------ Document excerpt
What he has in mind to develop is what he described as a “Panic button autoland” function, stating: “This is not dreamland, this is real.”.
While the world may not yet be ready for automatically controlled, pilotless airliners, he sees such developments to be only a matter of time, saying: “Nobody now worries about driverless trains.”
The virtue of driverless trains is, of course, that they are guided by rails. So before we can have planes flown by computers, there is a need to improve air traffic control – especially if there are to be a large number of automated light aircraft transporting people, many of whom might not be expected to be skilled pilots, if pilot trained at all. The attraction of having such machines is that light aircraft can be built that are significantly more fuel-efficient than cars, arriving at their destinations more quickly.
------------
------ Information supplied
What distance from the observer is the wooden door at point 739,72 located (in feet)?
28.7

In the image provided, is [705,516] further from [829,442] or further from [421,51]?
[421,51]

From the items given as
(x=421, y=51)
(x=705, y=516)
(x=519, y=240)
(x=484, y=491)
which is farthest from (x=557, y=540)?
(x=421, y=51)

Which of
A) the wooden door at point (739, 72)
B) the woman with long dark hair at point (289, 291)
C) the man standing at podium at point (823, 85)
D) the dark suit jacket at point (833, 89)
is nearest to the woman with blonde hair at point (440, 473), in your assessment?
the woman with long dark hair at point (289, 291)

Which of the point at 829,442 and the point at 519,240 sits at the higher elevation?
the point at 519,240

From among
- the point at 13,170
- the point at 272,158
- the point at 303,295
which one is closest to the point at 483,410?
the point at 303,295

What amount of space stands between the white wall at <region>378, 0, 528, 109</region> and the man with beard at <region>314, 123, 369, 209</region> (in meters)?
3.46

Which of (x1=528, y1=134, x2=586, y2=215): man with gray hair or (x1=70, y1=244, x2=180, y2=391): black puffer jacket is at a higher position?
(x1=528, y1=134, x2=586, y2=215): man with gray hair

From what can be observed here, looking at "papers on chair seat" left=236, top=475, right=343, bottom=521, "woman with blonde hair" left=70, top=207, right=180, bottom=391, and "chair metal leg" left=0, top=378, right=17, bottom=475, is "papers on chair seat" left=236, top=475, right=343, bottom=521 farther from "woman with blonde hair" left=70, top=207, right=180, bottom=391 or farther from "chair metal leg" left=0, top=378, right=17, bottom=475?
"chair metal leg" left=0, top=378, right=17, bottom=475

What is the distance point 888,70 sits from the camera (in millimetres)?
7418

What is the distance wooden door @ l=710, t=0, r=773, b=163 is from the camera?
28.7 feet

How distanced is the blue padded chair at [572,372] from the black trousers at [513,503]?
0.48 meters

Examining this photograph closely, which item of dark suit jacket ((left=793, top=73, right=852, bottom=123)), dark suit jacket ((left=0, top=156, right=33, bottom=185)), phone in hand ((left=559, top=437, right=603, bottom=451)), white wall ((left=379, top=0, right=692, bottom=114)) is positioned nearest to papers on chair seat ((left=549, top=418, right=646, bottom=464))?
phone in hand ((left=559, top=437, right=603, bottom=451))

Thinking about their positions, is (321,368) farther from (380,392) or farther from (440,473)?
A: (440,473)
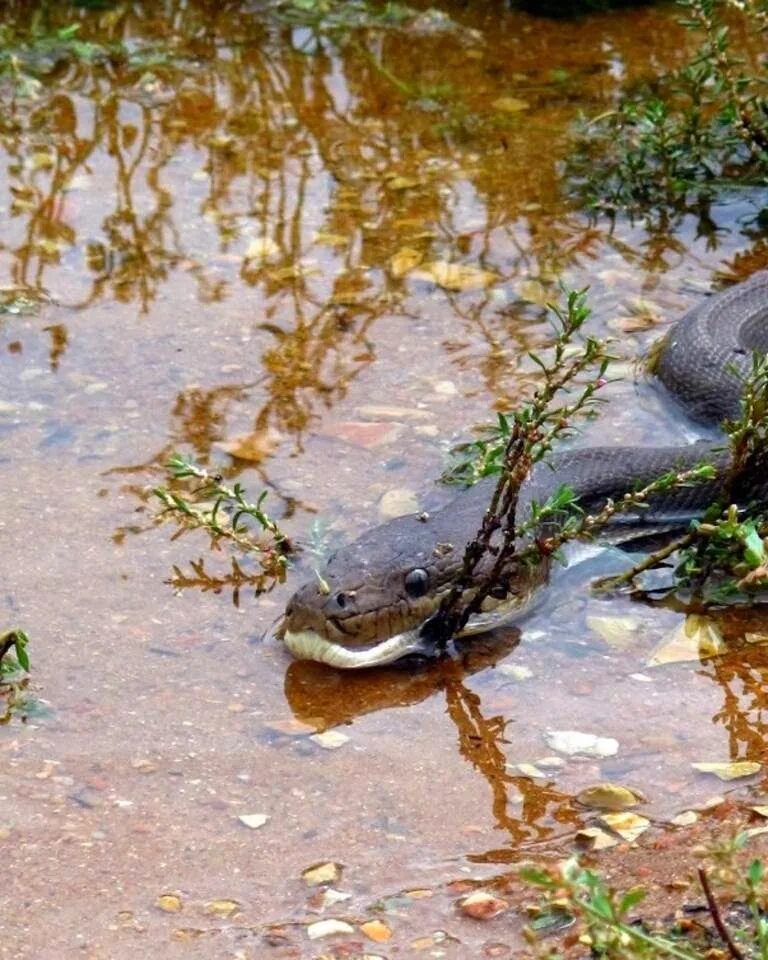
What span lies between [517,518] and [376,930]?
1865mm

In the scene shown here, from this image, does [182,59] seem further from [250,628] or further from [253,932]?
[253,932]

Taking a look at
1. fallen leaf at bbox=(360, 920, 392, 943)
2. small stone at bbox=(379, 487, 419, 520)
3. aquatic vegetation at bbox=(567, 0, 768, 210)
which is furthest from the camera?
aquatic vegetation at bbox=(567, 0, 768, 210)

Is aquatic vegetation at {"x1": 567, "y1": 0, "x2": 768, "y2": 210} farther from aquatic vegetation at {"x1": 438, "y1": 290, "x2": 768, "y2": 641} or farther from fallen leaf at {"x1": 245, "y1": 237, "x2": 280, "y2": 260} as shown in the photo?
aquatic vegetation at {"x1": 438, "y1": 290, "x2": 768, "y2": 641}

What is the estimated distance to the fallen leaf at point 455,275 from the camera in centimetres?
704

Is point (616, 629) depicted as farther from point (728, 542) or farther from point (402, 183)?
point (402, 183)

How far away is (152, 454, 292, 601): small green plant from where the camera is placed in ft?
16.1

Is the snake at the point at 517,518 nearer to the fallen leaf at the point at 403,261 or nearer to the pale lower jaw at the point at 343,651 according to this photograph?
the pale lower jaw at the point at 343,651

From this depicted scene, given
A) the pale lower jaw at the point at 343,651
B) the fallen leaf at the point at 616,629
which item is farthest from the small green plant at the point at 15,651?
the fallen leaf at the point at 616,629

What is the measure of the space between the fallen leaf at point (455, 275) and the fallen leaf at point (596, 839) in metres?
3.34

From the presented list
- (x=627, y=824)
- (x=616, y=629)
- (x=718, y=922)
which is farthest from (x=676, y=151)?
(x=718, y=922)

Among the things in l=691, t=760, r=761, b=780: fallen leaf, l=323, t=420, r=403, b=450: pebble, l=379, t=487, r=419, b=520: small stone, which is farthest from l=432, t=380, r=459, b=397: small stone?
l=691, t=760, r=761, b=780: fallen leaf

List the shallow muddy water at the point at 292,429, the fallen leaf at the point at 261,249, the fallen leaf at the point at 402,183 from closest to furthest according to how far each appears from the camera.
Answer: the shallow muddy water at the point at 292,429 < the fallen leaf at the point at 261,249 < the fallen leaf at the point at 402,183

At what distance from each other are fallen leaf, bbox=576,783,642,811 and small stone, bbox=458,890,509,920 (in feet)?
1.48

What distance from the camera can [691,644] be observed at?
4891mm
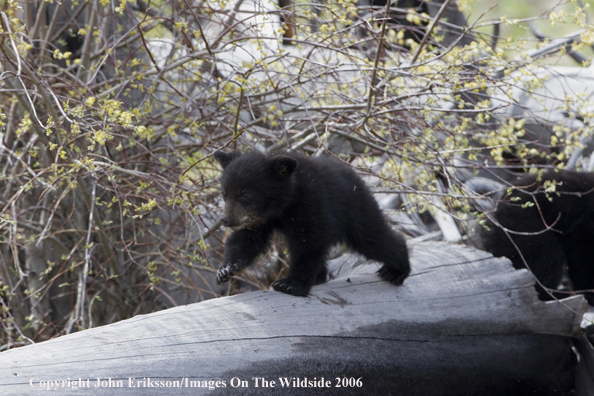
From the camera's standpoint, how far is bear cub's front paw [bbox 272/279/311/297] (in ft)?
12.2

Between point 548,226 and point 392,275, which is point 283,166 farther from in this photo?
point 548,226

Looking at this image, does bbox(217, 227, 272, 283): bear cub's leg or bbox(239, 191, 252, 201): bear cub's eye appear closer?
bbox(239, 191, 252, 201): bear cub's eye

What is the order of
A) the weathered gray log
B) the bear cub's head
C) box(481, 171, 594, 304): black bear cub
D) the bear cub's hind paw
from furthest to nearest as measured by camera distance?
box(481, 171, 594, 304): black bear cub, the bear cub's hind paw, the bear cub's head, the weathered gray log

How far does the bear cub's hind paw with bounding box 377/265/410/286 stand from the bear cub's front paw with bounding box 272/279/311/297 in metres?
0.70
------------
▸ Given instruction
In the excerpt on pilotless aircraft, what is given as the virtue of driverless trains?

▸ Result of the task
They are guided by rails.